§ **Task directions**: All of the data is to be printed again exactly as it appears.

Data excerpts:

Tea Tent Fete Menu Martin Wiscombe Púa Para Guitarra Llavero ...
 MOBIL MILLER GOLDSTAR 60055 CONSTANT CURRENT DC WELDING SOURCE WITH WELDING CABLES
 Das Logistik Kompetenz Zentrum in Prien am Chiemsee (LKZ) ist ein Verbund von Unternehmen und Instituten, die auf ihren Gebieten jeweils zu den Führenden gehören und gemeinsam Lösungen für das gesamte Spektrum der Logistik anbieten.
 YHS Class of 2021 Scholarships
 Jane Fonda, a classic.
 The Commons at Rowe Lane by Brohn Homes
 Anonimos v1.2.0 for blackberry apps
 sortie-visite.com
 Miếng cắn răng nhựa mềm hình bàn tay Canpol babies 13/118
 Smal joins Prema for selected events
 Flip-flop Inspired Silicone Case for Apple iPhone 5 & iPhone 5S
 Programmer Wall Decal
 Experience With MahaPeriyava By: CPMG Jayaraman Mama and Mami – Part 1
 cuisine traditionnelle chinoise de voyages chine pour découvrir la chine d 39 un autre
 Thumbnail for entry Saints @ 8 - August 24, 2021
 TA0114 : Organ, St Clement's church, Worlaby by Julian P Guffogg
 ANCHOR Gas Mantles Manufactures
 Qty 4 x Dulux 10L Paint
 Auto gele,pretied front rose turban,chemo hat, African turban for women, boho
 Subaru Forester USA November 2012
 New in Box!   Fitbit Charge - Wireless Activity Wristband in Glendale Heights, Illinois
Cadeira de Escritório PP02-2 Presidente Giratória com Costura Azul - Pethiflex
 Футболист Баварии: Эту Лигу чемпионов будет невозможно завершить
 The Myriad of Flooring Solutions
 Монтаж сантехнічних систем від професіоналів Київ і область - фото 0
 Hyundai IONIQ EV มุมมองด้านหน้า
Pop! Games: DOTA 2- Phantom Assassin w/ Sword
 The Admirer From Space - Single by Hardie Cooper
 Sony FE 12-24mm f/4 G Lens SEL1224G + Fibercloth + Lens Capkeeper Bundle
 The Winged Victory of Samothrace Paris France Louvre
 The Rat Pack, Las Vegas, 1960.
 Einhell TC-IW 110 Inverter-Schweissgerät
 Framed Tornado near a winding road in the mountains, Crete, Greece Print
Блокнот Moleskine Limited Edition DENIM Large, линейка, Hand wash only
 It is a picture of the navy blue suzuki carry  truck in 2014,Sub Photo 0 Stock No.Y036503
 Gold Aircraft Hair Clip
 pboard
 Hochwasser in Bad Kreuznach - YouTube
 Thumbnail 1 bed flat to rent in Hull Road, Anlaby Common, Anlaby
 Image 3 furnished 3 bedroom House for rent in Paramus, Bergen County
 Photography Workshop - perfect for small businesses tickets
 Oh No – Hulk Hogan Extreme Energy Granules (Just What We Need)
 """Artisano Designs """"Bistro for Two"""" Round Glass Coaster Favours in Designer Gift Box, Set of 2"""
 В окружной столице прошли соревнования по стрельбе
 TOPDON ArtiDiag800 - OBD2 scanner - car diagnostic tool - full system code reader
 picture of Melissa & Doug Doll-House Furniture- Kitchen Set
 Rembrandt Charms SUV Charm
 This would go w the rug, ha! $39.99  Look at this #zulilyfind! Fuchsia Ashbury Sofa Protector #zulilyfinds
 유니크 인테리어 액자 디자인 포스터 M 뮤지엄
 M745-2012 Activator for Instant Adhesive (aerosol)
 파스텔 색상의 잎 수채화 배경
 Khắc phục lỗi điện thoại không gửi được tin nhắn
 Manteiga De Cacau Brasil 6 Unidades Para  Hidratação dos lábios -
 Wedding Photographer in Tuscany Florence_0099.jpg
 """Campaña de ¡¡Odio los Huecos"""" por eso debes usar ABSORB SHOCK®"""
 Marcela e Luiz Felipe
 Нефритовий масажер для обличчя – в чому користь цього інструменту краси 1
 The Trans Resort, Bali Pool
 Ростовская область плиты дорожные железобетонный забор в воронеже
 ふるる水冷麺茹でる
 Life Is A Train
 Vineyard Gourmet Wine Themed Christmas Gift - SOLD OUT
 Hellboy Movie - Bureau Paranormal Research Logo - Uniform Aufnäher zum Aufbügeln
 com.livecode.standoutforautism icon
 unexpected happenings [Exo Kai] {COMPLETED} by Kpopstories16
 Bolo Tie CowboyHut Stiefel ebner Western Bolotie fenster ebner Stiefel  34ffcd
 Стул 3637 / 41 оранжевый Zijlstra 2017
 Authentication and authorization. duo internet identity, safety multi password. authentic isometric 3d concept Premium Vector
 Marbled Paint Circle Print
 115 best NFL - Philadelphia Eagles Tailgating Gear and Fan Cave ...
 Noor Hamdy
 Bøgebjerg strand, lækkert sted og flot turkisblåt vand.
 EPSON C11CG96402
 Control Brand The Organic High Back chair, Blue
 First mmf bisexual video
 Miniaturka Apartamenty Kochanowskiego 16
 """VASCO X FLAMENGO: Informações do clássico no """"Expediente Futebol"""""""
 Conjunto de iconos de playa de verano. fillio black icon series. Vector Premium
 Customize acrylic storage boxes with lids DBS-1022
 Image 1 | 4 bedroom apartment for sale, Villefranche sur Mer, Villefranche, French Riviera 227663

§ **Your solution**:
Tea Tent Fete Menu Martin Wiscombe Púa Para Guitarra Llavero ...
 MOBIL MILLER GOLDSTAR 60055 CONSTANT CURRENT DC WELDING SOURCE WITH WELDING CABLES
 Das Logistik Kompetenz Zentrum in Prien am Chiemsee (LKZ) ist ein Verbund von Unternehmen und Instituten, die auf ihren Gebieten jeweils zu den Führenden gehören und gemeinsam Lösungen für das gesamte Spektrum der Logistik anbieten.
 YHS Class of 2021 Scholarships
 Jane Fonda, a classic.
 The Commons at Rowe Lane by Brohn Homes
 Anonimos v1.2.0 for blackberry apps
 sortie-visite.com
 Miếng cắn răng nhựa mềm hình bàn tay Canpol babies 13/118
 Smal joins Prema for selected events
 Flip-flop Inspired Silicone Case for Apple iPhone 5 & iPhone 5S
 Programmer Wall Decal
 Experience With MahaPeriyava By: CPMG Jayaraman Mama and Mami – Part 1
 cuisine traditionnelle chinoise de voyages chine pour découvrir la chine d 39 un autre
 Thumbnail for entry Saints @ 8 - August 24, 2021
 TA0114 : Organ, St Clement's church, Worlaby by Julian P Guffogg
 ANCHOR Gas Mantles Manufactures
 Qty 4 x Dulux 10L Paint
 Auto gele,pretied front rose turban,chemo hat, African turban for women, boho
 Subaru Forester USA November 2012
 New in Box!   Fitbit Charge - Wireless Activity Wristband in Glendale Heights, Illinois
Cadeira de Escritório PP02-2 Presidente Giratória com Costura Azul - Pethiflex
 Футболист Баварии: Эту Лигу чемпионов будет невозможно завершить
 The Myriad of Flooring Solutions
 Монтаж сантехнічних систем від професіоналів Київ і область - фото 0
 Hyundai IONIQ EV มุมมองด้านหน้า
Pop! Games: DOTA 2- Phantom Assassin w/ Sword
 The Admirer From Space - Single by Hardie Cooper
 Sony FE 12-24mm f/4 G Lens SEL1224G + Fibercloth + Lens Capkeeper Bundle
 The Winged Victory of Samothrace Paris France Louvre
 The Rat Pack, Las Vegas, 1960.
 Einhell TC-IW 110 Inverter-Schweissgerät
 Framed Tornado near a winding road in the mountains, Crete, Greece Print
Блокнот Moleskine Limited Edition DENIM Large, линейка, Hand wash only
 It is a picture of the navy blue suzuki carry  truck in 2014,Sub Photo 0 Stock No.Y036503
 Gold Aircraft Hair Clip
 pboard
 Hochwasser in Bad Kreuznach - YouTube
 Thumbnail 1 bed flat to rent in Hull Road, Anlaby Common, Anlaby
 Image 3 furnished 3 bedroom House for rent in Paramus, Bergen County
 Photography Workshop - perfect for small businesses tickets
 Oh No – Hulk Hogan Extreme Energy Granules (Just What We Need)
 """Artisano Designs """"Bistro for Two"""" Round Glass Coaster Favours in Designer Gift Box, Set of 2"""
 В окружной столице прошли соревнования по стрельбе
 TOPDON ArtiDiag800 - OBD2 scanner - car diagnostic tool - full system code reader
 picture of Melissa & Doug Doll-House Furniture- Kitchen Set
 Rembrandt Charms SUV Charm
 This would go w the rug, ha! $39.99  Look at this #zulilyfind! Fuchsia Ashbury Sofa Protector #zulilyfinds
 유니크 인테리어 액자 디자인 포스터 M 뮤지엄
 M745-2012 Activator for Instant Adhesive (aerosol)
 파스텔 색상의 잎 수채화 배경
 Khắc phục lỗi điện thoại không gửi được tin nhắn
 Manteiga De Cacau Brasil 6 Unidades Para  Hidratação dos lábios -
 Wedding Photographer in Tuscany Florence_0099.jpg
 """Campaña de ¡¡Odio los Huecos"""" por eso debes usar ABSORB SHOCK®"""
 Marcela e Luiz Felipe
 Нефритовий масажер для обличчя – в чому користь цього інструменту краси 1
 The Trans Resort, Bali Pool
 Ростовская область плиты дорожные железобетонный забор в воронеже
 ふるる水冷麺茹でる
 Life Is A Train
 Vineyard Gourmet Wine Themed Christmas Gift - SOLD OUT
 Hellboy Movie - Bureau Paranormal Research Logo - Uniform Aufnäher zum Aufbügeln
 com.livecode.standoutforautism icon
 unexpected happenings [Exo Kai] {COMPLETED} by Kpopstories16
 Bolo Tie CowboyHut Stiefel ebner Western Bolotie fenster ebner Stiefel  34ffcd
 Стул 3637 / 41 оранжевый Zijlstra 2017
 Authentication and authorization. duo internet identity, safety multi password. authentic isometric 3d concept Premium Vector
 Marbled Paint Circle Print
 115 best NFL - Philadelphia Eagles Tailgating Gear and Fan Cave ...
 Noor Hamdy
 Bøgebjerg strand, lækkert sted og flot turkisblåt vand.
 EPSON C11CG96402
 Control Brand The Organic High Back chair, Blue
 First mmf bisexual video
 Miniaturka Apartamenty Kochanowskiego 16
 """VASCO X FLAMENGO: Informações do clássico no """"Expediente Futebol"""""""
 Conjunto de iconos de playa de verano. fillio black icon series. Vector Premium
 Customize acrylic storage boxes with lids DBS-1022
 Image 1 | 4 bedroom apartment for sale, Villefranche sur Mer, Villefranche, French Riviera 227663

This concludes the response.